▸ Work required: Repeat exactly, and only, the lines from the one holding "From the camera, how far away" through the last line of the records below.

Stored data
^^^^^^^^^^^^^^^^

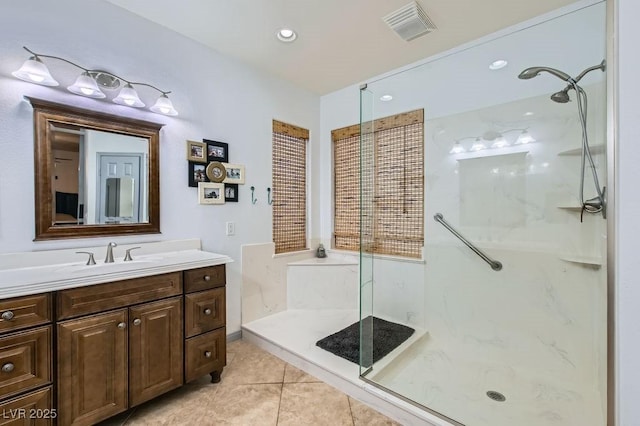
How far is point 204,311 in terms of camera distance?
1.85m

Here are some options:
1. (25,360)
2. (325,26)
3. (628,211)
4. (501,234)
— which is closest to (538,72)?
(501,234)

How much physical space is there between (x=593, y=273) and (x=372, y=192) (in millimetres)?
1653

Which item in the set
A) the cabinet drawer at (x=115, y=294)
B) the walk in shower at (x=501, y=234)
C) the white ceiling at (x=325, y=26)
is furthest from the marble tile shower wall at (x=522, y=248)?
the cabinet drawer at (x=115, y=294)

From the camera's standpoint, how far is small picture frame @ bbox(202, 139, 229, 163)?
2395 mm

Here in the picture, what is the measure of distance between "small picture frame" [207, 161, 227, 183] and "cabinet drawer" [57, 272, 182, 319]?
3.11 ft

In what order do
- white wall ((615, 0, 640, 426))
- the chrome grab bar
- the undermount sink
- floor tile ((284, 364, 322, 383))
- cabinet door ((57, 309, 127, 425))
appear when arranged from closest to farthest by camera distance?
white wall ((615, 0, 640, 426)) < cabinet door ((57, 309, 127, 425)) < the undermount sink < floor tile ((284, 364, 322, 383)) < the chrome grab bar

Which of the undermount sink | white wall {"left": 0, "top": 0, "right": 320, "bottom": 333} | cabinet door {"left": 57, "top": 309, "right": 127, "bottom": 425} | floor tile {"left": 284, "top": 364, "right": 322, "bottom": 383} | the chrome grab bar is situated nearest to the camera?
cabinet door {"left": 57, "top": 309, "right": 127, "bottom": 425}

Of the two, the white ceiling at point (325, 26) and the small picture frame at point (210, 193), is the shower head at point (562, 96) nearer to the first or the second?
the white ceiling at point (325, 26)

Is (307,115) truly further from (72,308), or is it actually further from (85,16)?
(72,308)

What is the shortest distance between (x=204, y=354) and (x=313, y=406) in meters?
0.78

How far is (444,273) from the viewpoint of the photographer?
2.48m

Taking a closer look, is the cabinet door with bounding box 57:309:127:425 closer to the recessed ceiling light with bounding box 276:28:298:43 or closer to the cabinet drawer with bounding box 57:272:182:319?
the cabinet drawer with bounding box 57:272:182:319

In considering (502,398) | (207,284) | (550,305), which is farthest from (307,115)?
(502,398)

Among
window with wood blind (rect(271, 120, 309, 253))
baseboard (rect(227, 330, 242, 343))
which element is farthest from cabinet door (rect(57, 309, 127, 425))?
window with wood blind (rect(271, 120, 309, 253))
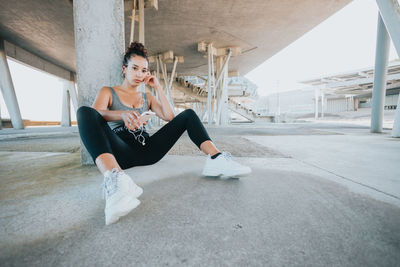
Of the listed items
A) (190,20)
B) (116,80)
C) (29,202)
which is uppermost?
(190,20)

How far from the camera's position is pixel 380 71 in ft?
21.9

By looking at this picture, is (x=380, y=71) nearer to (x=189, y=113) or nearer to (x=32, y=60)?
(x=189, y=113)

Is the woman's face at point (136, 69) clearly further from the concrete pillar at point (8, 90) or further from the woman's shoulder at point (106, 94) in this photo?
the concrete pillar at point (8, 90)

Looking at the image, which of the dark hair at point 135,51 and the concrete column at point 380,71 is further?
the concrete column at point 380,71

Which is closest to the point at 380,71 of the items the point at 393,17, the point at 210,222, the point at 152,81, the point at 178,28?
the point at 393,17

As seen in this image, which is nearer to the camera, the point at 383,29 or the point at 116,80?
the point at 116,80

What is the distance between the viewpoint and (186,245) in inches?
34.2

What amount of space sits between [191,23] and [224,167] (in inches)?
416

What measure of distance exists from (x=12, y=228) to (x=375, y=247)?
178cm

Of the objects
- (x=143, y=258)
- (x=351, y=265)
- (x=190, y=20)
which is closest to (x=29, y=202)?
(x=143, y=258)

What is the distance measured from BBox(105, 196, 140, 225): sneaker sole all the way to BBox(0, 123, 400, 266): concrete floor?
37mm

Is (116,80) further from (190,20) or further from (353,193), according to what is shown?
(190,20)

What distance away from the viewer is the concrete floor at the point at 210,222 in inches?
31.2

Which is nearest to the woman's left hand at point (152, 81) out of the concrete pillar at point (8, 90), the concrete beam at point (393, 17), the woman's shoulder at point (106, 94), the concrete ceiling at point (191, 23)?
the woman's shoulder at point (106, 94)
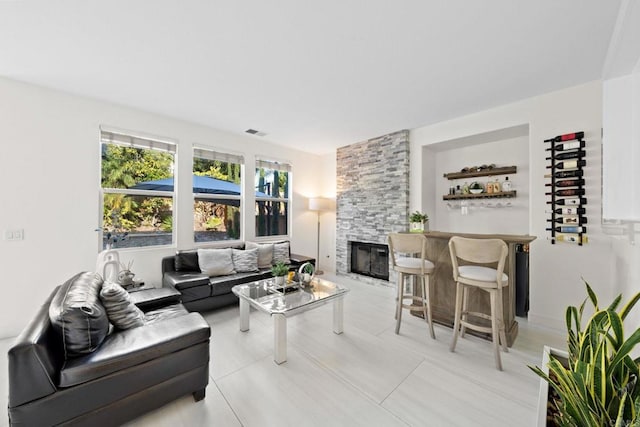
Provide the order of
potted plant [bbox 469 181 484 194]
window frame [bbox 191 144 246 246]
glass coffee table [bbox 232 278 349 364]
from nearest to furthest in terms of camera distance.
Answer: glass coffee table [bbox 232 278 349 364]
potted plant [bbox 469 181 484 194]
window frame [bbox 191 144 246 246]

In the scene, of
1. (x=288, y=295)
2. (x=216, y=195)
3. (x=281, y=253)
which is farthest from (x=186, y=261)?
(x=288, y=295)

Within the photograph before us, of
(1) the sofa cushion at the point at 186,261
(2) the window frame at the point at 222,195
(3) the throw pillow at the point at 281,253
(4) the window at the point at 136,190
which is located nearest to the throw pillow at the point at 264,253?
(3) the throw pillow at the point at 281,253

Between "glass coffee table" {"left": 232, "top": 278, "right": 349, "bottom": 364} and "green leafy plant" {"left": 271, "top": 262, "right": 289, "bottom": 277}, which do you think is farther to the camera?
"green leafy plant" {"left": 271, "top": 262, "right": 289, "bottom": 277}

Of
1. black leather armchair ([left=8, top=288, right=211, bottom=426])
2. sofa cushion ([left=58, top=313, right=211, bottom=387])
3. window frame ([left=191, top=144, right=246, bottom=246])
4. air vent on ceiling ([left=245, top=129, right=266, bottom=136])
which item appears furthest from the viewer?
air vent on ceiling ([left=245, top=129, right=266, bottom=136])

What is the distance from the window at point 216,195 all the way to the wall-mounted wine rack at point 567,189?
4.42 meters

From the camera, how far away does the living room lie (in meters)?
1.75

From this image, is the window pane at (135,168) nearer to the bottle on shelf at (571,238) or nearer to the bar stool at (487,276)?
the bar stool at (487,276)

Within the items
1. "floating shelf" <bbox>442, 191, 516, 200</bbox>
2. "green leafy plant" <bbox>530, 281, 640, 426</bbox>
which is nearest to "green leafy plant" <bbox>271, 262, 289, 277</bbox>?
"green leafy plant" <bbox>530, 281, 640, 426</bbox>

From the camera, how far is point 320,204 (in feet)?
16.8

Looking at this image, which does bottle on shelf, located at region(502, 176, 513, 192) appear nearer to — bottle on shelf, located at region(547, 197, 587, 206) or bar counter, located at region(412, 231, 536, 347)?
bottle on shelf, located at region(547, 197, 587, 206)

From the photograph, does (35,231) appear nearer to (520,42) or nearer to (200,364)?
(200,364)

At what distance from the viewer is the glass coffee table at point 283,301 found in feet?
6.97

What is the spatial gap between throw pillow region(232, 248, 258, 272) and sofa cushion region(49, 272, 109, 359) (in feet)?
6.66

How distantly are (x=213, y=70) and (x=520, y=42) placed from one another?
108 inches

^^^^^^^^^^^^^^^^

▸ Response to the task:
From the camera, how far away does the living room lie (in meters)?
1.75

From this image, is the window pane at (135,168) nearer to the bottle on shelf at (571,238) or nearer to the bar stool at (487,276)?
the bar stool at (487,276)

Within the items
1. "floating shelf" <bbox>442, 191, 516, 200</bbox>
2. "green leafy plant" <bbox>530, 281, 640, 426</bbox>
which is nearest to "green leafy plant" <bbox>271, 262, 289, 277</bbox>?
"green leafy plant" <bbox>530, 281, 640, 426</bbox>

From the camera, how far is point 320,204 (in feet)?
16.8

Looking at this image, which does bottle on shelf, located at region(502, 176, 513, 192) appear nearer to — bottle on shelf, located at region(547, 197, 587, 206) or bar counter, located at region(412, 231, 536, 347)?
bottle on shelf, located at region(547, 197, 587, 206)

From the photograph, does (35,231) appear nearer to (520,42) or nearer to (200,364)?
(200,364)

At what distance from the viewer is the glass coffee table at point 283,301 found in feet?
6.97

What is the spatial gap between throw pillow region(232, 248, 258, 272) and sofa cushion region(49, 272, 109, 359) (in feet)?
6.66

How distantly are (x=213, y=70) and (x=520, y=42) placed from one another?
108 inches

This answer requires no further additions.